Would you consider that an alignment success?
I actually answered that towards the end:
If you think that the first AGI crossing some capability threshold is likely to suddenly takeover the world, then the species level alignment analogy breaks down and doom is more likely. It would be like a single medieval era human suddenly taking over the world via powerful magic. Would the resulting world after optimization according to that single human's desires still score reasonably well at IGF? I'd say somewhere between 90% to 50% probability, but that's still clearly a high p(doom) scenario
So it'd be a random draw with a fairly high p(doom), so no not a success in expectation relative to the futures I expect.
In actuality I expect the situation to be more multipolar, and thus more robust due to utility function averaging. If power is distributed over N agents each with a utility function that is variably but even slightly aligned to humanity in expectation, that converges with increasing N to full alignment at the population level[1].

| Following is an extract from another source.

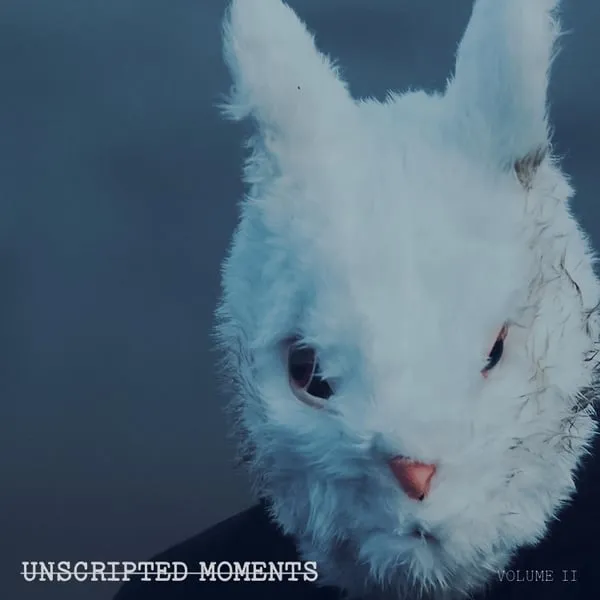 Unscripted Moments vol 2 album cover. The cover portraits a band member wearing a rabbit mask along with the album title.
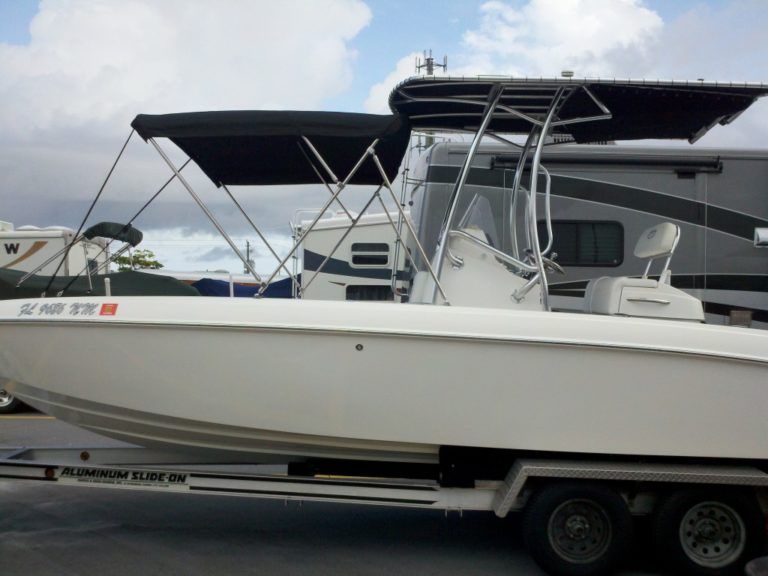 A white boat with a black canopy on top of it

As we expect the divergence in agent utility functions to all be from forms of convergent selfish empowerment, which are necessarily not aligned with each other (ie none of the AIs are inter aligned except through variable partial alignment to humanity). ↩︎
I feel like jacob_cannell's argument is a bit circular. Humans have been successful so far but if AI risk is real, we're clearly doing a bad job at truly maximizing our survival chances. So the argument already assumes AI risk isn't real.